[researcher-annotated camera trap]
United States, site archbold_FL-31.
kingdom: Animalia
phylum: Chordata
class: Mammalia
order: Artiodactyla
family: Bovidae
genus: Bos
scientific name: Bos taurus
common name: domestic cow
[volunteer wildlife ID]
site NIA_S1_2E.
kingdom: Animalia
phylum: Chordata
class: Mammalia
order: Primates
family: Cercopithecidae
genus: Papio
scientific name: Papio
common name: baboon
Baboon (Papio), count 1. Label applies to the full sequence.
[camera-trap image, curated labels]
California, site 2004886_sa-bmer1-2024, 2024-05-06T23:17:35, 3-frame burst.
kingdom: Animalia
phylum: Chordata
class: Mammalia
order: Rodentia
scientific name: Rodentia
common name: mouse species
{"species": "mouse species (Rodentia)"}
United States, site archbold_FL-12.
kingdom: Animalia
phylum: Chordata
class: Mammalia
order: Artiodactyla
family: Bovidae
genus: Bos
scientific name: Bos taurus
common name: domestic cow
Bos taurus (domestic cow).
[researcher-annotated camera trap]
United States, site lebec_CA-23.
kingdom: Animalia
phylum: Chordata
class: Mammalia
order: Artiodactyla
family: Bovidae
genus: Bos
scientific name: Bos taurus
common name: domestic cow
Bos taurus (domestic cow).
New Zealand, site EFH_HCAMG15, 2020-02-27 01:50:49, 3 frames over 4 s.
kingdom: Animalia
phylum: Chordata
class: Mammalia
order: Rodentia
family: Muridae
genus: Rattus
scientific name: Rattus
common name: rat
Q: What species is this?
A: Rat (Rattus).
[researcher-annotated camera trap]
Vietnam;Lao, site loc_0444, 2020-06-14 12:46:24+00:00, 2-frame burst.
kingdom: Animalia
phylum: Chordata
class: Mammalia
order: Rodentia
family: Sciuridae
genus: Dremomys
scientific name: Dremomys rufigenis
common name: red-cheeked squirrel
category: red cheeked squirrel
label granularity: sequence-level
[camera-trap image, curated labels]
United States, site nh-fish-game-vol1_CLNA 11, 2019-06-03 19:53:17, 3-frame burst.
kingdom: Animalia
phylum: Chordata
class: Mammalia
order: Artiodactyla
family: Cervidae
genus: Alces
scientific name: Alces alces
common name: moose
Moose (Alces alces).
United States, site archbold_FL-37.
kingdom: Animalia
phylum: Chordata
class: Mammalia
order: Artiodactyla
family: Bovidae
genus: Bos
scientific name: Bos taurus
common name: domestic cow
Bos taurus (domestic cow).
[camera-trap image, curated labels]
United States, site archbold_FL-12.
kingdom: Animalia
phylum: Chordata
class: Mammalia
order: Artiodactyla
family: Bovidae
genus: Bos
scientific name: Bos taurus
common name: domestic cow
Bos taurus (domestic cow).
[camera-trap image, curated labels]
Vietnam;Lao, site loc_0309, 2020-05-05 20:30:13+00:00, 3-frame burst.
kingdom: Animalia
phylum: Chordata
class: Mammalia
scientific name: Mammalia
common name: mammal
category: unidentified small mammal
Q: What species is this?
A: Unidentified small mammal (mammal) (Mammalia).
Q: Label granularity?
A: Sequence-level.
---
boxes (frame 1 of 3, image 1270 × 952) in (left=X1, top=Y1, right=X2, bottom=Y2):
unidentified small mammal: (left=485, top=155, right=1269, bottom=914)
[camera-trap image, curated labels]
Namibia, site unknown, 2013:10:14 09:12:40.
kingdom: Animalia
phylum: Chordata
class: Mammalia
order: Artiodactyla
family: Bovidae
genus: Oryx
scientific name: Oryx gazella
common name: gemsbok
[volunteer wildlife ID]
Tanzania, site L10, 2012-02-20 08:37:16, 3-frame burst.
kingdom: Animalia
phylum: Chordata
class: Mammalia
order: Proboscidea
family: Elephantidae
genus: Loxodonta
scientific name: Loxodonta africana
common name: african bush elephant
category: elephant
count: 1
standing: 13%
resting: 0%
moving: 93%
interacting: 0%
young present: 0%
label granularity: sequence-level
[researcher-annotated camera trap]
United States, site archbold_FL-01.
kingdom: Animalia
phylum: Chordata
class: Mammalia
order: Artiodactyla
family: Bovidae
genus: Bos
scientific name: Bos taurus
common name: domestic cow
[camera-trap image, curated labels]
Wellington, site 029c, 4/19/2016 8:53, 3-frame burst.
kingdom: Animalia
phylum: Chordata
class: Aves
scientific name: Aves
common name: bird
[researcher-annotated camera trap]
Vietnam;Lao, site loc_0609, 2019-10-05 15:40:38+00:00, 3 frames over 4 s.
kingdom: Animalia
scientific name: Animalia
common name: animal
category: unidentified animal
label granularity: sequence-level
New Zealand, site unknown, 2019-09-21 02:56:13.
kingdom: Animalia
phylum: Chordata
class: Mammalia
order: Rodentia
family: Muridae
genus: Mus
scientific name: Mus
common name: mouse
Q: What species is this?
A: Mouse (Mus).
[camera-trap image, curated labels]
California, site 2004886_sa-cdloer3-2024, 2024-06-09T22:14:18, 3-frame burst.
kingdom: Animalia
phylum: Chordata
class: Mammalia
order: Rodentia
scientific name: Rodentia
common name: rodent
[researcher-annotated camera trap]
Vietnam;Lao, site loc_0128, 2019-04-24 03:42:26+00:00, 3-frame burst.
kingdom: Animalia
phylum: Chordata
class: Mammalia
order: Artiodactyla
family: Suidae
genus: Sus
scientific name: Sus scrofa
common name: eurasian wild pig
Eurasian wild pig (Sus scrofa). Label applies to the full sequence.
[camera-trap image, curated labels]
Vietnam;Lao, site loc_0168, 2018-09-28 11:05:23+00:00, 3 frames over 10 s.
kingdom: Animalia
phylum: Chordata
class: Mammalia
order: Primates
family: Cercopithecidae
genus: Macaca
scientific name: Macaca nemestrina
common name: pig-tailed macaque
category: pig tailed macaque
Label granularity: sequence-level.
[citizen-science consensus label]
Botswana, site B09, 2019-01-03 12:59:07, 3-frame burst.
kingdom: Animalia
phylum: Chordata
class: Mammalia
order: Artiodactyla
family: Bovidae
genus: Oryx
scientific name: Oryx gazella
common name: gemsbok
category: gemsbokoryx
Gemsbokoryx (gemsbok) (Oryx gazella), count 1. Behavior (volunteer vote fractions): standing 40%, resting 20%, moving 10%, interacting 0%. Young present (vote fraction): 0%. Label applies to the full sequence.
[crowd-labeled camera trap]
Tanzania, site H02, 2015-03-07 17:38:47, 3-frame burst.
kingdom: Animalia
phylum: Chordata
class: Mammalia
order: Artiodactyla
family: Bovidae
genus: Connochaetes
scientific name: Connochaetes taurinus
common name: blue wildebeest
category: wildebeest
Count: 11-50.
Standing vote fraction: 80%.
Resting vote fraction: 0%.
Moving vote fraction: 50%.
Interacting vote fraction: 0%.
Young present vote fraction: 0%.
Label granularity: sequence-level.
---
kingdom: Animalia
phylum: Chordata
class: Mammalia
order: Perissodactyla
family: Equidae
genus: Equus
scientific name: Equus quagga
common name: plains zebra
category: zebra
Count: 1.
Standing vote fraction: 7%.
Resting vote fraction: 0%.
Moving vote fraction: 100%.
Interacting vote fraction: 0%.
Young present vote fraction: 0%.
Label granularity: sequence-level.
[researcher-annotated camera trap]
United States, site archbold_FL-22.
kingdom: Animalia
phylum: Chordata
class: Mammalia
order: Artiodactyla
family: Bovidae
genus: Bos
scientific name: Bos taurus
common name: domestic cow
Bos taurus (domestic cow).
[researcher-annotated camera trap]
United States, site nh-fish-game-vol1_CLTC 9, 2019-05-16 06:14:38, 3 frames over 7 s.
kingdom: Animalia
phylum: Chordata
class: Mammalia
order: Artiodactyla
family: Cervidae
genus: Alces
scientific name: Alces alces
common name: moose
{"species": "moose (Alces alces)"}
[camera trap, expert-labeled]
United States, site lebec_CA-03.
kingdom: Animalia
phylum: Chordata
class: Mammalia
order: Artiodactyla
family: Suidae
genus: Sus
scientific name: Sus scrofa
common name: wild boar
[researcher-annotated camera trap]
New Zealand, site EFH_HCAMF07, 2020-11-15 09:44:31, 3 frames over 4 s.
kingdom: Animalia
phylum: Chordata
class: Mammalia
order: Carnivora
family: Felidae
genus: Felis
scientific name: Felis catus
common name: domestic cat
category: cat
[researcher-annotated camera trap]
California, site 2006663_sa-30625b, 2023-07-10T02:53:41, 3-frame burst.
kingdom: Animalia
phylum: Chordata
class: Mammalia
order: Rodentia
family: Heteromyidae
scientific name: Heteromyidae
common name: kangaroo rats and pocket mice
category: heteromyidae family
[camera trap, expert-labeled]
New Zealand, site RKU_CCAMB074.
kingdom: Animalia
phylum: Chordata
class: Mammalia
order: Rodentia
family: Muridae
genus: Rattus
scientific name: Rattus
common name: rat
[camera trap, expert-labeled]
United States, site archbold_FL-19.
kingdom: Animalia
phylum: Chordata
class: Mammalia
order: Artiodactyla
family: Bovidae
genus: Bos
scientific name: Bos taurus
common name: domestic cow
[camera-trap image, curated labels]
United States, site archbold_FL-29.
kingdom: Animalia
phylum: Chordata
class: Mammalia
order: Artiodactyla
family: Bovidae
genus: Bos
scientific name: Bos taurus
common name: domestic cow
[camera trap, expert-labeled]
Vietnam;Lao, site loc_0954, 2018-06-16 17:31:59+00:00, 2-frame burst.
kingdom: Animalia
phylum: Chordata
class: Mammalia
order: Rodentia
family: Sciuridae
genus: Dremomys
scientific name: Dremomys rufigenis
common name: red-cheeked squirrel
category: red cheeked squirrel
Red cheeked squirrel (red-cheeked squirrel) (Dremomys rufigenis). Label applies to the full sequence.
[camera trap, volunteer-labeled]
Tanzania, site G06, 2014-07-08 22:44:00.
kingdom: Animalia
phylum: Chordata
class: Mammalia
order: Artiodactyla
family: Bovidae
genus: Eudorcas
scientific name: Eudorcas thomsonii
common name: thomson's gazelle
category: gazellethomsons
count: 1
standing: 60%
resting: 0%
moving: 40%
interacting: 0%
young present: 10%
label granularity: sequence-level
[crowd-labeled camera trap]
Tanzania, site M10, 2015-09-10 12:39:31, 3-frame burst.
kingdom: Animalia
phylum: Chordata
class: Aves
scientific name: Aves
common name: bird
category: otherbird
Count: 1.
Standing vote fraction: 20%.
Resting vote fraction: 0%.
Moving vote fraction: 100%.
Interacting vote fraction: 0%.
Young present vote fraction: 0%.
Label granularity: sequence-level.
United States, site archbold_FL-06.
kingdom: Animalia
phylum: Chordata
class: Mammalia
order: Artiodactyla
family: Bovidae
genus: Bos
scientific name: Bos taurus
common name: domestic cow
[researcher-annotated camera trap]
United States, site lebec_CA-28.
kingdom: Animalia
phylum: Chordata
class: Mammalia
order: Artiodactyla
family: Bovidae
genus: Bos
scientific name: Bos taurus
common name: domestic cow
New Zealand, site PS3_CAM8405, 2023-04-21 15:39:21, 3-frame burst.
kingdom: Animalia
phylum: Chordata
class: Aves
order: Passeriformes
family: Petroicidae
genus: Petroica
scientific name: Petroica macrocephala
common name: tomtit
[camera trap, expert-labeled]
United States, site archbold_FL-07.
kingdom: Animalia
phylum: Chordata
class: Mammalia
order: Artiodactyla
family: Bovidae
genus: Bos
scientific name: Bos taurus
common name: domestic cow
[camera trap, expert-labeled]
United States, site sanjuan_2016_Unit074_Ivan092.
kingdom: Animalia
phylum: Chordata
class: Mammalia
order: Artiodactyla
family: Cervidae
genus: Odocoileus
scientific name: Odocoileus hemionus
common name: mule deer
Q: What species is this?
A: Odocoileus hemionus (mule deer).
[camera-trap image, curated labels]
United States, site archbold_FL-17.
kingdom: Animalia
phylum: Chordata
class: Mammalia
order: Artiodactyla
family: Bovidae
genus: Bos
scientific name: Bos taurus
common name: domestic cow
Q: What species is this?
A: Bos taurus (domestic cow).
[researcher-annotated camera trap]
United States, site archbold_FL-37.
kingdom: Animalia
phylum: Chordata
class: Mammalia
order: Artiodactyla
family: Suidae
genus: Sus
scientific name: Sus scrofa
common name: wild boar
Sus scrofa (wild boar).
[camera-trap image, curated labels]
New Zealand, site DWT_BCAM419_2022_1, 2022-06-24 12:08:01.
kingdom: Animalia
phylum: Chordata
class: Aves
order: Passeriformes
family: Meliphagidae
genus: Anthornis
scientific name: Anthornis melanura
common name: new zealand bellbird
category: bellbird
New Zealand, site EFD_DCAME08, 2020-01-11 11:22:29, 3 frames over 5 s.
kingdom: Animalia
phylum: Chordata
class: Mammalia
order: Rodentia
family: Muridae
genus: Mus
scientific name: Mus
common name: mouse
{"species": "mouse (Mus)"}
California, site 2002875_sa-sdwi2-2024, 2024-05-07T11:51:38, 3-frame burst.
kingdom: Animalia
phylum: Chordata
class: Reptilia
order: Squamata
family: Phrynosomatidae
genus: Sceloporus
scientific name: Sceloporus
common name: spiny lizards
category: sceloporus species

+---+

**Problem details:** All lines in the records with the string "game" should be copied out.

**Solution for this exercise:**
United States, site nh-fish-game-vol1_CLNA 11, 2019-06-03 19:53:17, 3-frame burst.
United States, site nh-fish-game-vol1_CLTC 9, 2019-05-16 06:14:38, 3 frames over 7 s.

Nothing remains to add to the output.